The recent discovery of “black carbon” in the pre-historic (pre-Columbian) “Terra Preta” soils in Amazonia^24,25 has now provided some excellent scientific support for the envisioned application of biochar as a soil amendment and carbon sequestration agent.^6,7 According to a recent analysis on the “black carbon” found in the “Terra Preta” soils,²⁶ polycyclic aromatic structure and carboxylic groups on edges of the aromatic backbone may contribute to the nutrient-holding capacity of the materials. Studies also indicated that black carbon increases cation exchange capacity in soils²⁷ and that the anthropogenic enrichment with carbonaceous charred residues from biomass-derived black carbon is likely to be the precursor of these recalcitrant polyaromatic structures in the Amazonian Dark Earths.²⁸

Because biochar is not completely digestible to microorganisms, a biochar-based soil amendment could serve as a permanent carbon-sequestration agent in soils/subsoil earth layers for thousands of years. As indicated by the recent discovery of biochar particles in “Terra Preta” soils formed by pre-Columbian indigenous agriculturalists in Amazonia, biochar materials could be stored in soils as a means of carbon sequestration for hundreds and perhaps thousands of years. The longest lifetime of biochar material that has been reported with scientific evidence is about 38 000 years, according to the carbon isotope dating of a prehistoric Cro-Magnon man's charcoal painting discovered in the Grotte Chauvet cave.^12,29 The black carbon in a “Terra Preta” soil at the Acutuba site has been dated to be about 6850 years old.³⁰ At the Jaguariuna soil site in Brazil, some high abundance of charcoal found in the summit soil was dated to occur about 9000 years ago.³¹ These carbon-isotope dating results all indicate how stable and permanent the biochar carbon sequestration can be. Through a ¹⁴C labeling study, the mean residence time of pyrogenic carbon in soils has now been estimated in the range of millennia.³² As recently commented by Lehman,⁹ although the precise duration of biochar-storage lifetime is still debatable, “it would be considered a long-term sink for the purposes of reducing carbon dioxide emissions” whether biochar can remain in soils for hundreds or thousands of years.

DATA PROVIDED:
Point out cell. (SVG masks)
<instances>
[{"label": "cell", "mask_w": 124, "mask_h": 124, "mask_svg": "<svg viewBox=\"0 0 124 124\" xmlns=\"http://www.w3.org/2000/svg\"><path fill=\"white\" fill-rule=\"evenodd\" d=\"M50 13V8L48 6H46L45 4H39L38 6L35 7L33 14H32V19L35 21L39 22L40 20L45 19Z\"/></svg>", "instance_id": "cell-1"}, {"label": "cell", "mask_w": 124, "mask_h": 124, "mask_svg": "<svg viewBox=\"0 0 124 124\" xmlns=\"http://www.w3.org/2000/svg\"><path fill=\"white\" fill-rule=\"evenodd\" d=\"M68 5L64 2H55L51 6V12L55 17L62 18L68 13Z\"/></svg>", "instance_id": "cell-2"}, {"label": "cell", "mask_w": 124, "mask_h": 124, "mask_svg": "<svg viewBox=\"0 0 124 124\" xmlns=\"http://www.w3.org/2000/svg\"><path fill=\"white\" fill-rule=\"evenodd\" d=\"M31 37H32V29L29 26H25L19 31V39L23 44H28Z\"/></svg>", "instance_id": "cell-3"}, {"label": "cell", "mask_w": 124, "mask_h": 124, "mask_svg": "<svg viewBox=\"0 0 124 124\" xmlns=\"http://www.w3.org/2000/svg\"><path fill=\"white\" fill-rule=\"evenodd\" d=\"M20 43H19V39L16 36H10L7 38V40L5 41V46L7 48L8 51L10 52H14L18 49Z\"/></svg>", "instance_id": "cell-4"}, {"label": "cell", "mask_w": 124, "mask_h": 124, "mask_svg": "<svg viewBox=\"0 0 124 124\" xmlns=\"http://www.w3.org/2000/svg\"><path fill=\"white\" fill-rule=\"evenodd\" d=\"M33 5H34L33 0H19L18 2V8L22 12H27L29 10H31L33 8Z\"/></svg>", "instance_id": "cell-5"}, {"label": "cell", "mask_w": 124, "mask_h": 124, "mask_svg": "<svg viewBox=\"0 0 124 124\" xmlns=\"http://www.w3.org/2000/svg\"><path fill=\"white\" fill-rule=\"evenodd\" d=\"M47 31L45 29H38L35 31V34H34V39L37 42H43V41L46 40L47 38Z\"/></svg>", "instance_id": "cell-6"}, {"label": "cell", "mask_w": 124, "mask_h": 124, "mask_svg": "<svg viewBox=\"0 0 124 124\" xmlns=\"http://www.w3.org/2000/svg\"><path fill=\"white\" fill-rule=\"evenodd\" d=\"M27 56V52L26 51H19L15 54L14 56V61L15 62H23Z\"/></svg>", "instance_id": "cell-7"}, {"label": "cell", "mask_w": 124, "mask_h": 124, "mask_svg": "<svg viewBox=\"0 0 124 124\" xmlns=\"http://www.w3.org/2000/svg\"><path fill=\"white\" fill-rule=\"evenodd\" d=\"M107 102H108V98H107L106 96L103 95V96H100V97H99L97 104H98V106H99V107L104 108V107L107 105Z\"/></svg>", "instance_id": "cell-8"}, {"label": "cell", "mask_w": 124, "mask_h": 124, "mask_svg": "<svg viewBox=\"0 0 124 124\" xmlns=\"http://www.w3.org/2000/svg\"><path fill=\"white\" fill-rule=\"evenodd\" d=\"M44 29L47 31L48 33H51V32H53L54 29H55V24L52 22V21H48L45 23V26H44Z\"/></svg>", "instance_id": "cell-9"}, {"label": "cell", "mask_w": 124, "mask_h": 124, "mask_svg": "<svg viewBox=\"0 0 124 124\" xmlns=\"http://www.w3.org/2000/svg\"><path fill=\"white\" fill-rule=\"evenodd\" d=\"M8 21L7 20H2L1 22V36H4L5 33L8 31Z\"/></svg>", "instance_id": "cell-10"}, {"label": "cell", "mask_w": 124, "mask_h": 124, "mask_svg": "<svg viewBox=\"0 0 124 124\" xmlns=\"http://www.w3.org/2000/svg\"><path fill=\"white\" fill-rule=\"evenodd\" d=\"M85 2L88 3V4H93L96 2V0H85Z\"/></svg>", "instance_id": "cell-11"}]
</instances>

INSTRUCTIONS TO FOLLOW: Say whether each statement agrees with the biochar passage, answering yes or no and quoting the words of the passage that settle it. 1. The black carbon in a Terra Preta soil at the Acutuba site is about 9000 years old. 2. The longest reported biochar lifetime with scientific evidence comes from dating a charcoal painting in the Grotte Chauvet cave. 3. Microorganisms can completely digest biochar.

COMPLETE RESPONSE:
1. No: "has been dated to be about 6850 years old"
2. Yes: "according to the carbon isotope dating of a prehistoric Cro-Magnon man's charcoal painting discovered in the Grotte Chauvet cave"
3. No: "biochar is not completely digestible to microorganisms"